177 P.2d 1008 | Okla. | 1947
The parties to the appeal occupy the same relative position as in the trial court, and will be herein referred to as plaintiff and defendants.
The question here involved is the effect of a restriction against use of lots ■in a platted addition for other than residential purposes, and particularly whether a church as purchaser of the lots is entitled ot erect and maintain thereon a church notwithstanding such restriction. The restriction involved is applicable to lots in Lincoln Terrace addition, an addition to Oklahoma City, comprising an acreage of 97% acres, subdivided into streets, avenues and 23 city blocks. A triangular block at the intersection of avenues near the center is dedicated to the city for park purposes. The lots in the other blocks aré all restricted to residential purposes except certain lots and blocks excepted therefrom by the express terms of the restriction. The addition was laid out and platted by the filing of three plats, each covering parts thereof, on January 28, 1926, November 10, 1926, and February 26, 1927, respectively. The restriction covering blocks 7 to 23, which includes the lots here involved, was included in the plat filed in January, 1926, and is in the following words:
“All lots in this plat are restricted to residences only, except Lots 10 to 17, inclusive, Block 17, on which apartments may be erected, and all of Block 20 on which rétail business buildings or apartment houses may be erected.”

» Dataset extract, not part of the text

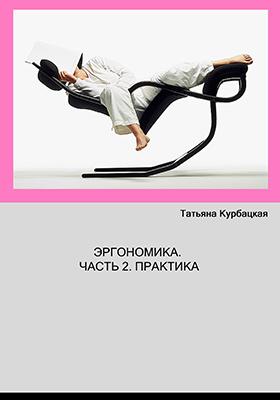 Эргономика, Ч. 2. Практика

In each of the other plats, which together covered the balance of the area, there are the following restrictions:
“All lots in this plat are restricted to residences only.”
Block 10 of the addition lies immediately south of Nineteenth street and immediately east of Lincoln Boulevard. The south tier of the loljs in said block which face south on Eighteenth street are owned and occupied by the defendants for residential purposes. The north tier of the lots therein whereon there are no improvements are the lots involved herein.
During the latter part of 1945 the plaintiff, a corporation organized for religious purposes, acquired title to said north tier of lots in block 10, and, having received municipal permission to erect thereon a building for public worship at an estimated cost of $200,000, posted and advertised its intention so to do. Defendants, through counsel, called plaintiff’s attention to the plat restrictions and, insisting that such erection would be unlawful, warned that injunctions would be sought if erection of the church building were attempted. Thereupon plaintiff instituted this action.
The plaintiff’s petition recites the foregoing facts, the fact that there is no other suitable site within the addition, that such site would afford a convenient place for its congregation, consisting of persons residing both within and without the addition. The prayer of the petition is to judicially establish the right of the plaintiff as against said restriction to erect and maintain on the premises the contemplated church structure and quiet plaintiff’s right to do so against the claims of the defendants.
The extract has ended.